Aim: Could you rewrite every one of the records below as a two-column CSV with the header text,answer, giving one row per record with each field in double quotes and any line breaks within a field turned into spaces?

※ ※ ※

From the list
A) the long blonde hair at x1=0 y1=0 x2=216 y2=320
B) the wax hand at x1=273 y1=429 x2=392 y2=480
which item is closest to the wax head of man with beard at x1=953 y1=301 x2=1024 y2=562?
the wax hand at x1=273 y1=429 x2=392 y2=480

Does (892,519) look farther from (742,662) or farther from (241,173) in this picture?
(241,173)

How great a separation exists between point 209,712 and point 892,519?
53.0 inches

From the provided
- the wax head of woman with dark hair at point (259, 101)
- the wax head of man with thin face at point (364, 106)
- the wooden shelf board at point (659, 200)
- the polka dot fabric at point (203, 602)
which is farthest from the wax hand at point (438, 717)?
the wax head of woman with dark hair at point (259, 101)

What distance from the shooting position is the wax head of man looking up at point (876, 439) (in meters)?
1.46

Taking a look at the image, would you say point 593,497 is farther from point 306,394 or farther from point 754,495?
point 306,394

※ ※ ※

Answer for this exercise:
text,answer
"From the list A) the long blonde hair at x1=0 y1=0 x2=216 y2=320 B) the wax hand at x1=273 y1=429 x2=392 y2=480 which item is closest to the wax head of man with beard at x1=953 y1=301 x2=1024 y2=562?","the wax hand at x1=273 y1=429 x2=392 y2=480"
"Does (892,519) look farther from (742,662) or farther from (241,173) in this picture?","(241,173)"
"How great a separation exists between point 209,712 and point 892,519?","53.0 inches"
"From the provided - the wax head of woman with dark hair at point (259, 101) - the wax head of man with thin face at point (364, 106) - the wooden shelf board at point (659, 200) - the polka dot fabric at point (203, 602) which is farthest from the wax hand at point (438, 717)?","the wax head of woman with dark hair at point (259, 101)"
"What distance from the shooting position is the wax head of man looking up at point (876, 439) (in meters)?","1.46"
"Taking a look at the image, would you say point 593,497 is farther from point 306,394 or farther from point 754,495?","point 306,394"